We celebrated the 230th birthday of the United States yesterday. Interesting to watch the different ways Americans celebrated, and even more interesting to listen to the ways they described the meaning of the 4th of July. Most people know that the 4th of July is the date that representatives of the original 13 British colonies in America signed the Declaration of Independence. Few know, or care to know, much more than that. And that is, in my opinion, a sad and frightening fact. Among other more important reasons, knowing our nation's history well is immensely valuable to understanding the Iraq Campaign in the Global War on Terrorism.
Very few American's have an appreciation for, let alone knowledge of, the currents of human events that swirled around the birth of the United States. Few realize that a dissaffected colonial minority, whose leaders rose from a class of educated and very ambitious elitists, had fomented an insurgency against the British crown for a half dozen years prior to July of '76. This insurgency gained strength and support to the point that armed resistance began in earnest in the spring of 1775. At that time only roughly 1/3 of the population of the colonies actively supported the insurgents. Another third was, and remained for most of the ensuing conflict, loyal to the British Crown. The other third was ambivalent, at best.
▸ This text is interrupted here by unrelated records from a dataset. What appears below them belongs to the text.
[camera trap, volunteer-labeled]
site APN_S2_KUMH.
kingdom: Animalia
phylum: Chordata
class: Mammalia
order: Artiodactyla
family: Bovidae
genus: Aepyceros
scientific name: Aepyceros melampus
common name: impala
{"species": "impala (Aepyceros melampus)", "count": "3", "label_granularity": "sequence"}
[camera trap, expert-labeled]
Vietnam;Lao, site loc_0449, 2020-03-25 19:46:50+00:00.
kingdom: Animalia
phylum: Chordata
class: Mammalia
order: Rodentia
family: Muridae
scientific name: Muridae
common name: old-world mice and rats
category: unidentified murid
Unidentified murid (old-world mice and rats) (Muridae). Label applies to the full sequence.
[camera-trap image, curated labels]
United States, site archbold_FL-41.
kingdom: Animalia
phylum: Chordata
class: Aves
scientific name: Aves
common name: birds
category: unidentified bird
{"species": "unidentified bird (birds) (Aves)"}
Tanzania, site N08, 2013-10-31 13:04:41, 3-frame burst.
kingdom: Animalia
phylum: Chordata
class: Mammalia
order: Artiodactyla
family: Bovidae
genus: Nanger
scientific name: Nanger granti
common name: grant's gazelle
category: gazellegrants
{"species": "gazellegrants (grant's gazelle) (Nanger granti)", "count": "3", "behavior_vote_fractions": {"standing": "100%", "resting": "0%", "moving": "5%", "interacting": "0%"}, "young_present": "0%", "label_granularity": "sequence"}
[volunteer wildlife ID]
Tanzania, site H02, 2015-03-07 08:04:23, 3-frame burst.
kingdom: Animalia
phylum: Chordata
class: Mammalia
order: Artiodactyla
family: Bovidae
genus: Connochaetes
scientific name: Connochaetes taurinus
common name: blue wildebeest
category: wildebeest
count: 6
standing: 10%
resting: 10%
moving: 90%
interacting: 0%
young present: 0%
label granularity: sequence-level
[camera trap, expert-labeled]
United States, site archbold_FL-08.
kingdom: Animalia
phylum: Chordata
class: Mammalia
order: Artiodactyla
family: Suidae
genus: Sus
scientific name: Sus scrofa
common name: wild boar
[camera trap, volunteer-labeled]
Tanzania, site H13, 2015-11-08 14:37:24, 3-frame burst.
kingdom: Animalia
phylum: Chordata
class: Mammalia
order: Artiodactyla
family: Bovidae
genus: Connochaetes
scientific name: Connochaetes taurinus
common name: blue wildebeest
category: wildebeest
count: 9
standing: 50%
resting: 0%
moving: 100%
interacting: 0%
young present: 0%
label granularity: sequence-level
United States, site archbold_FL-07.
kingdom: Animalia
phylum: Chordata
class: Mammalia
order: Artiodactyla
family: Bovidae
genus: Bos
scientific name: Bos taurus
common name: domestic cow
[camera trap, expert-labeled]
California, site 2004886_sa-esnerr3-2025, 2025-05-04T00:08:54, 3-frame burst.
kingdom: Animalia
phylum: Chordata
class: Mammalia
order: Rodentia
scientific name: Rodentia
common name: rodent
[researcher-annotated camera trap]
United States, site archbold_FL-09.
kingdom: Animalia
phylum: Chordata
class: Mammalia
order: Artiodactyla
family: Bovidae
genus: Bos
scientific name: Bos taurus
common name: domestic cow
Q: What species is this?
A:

By the time they signed the Declaration of Indepedence, the outlaw (by British decree) Continental Congress had already authorized the raising and fielding of an army, the building of a fledgling fleet, and the recruitment of two battalions of Marines; all of which saw more defeat than victory in battles against the vastly superior and more professional British forces and their coalition partners. But like any successful insurgency, final victory lay not in tactical battlefield decisions, but in strategic exhaustion of the enemy. Three years into the armed insurgency that we now revere as the Revolutionary War, the British had managed to all but eliminate George Washington's army as a fighting force and had quelled the insurrection in the largely loyal southern colonies. Had the British combined overwhelming military presence with a conciliatory administration at this point, the American colonial revolution of 1775-1778 would be but a footnote in the history of the British Empire.
However, British overreaction (in some cases, attrocious) to continued partisan activity in the South, and failure to commit overwhelming force to crush the tattered and tottering rebel army quickly, breathed new life into the insurgency. France, who had been at war with Great Britain off and on for the better part of the preceding 3/4 of a century (War of Spanish Succession, 1701--1713; War of the Quadruple Alliance, 1718--1720; War of Austrian Succession, 1740--1748; French and Indian War/Seven Years War, 1754-1763; recognized the indepedence of the United States and intervened in the Americas with substantial naval and land forces, against which a politically exhausted Britain was unable to muster sufficient forces, and more importantly, political will, to withstand. In 1781, a combined French and American land force besieged the main British army at Yorktown, Virgina, and a French fleet blockaded any attempt by the British to withdraw by sea. Cornwallis' surrender completed Britain's colonial embarassment in the Americas and the Treaty of Paris, signed two years later, granted the American Colonies their unconditional independence and granted land reaching to the Mississippi river.
Even with nearly perfect peace and security, it still took the new American nation another four years to agree on a constitution. Kinda helps to put our current involvement in the New Iraq in perspective, doesn't it?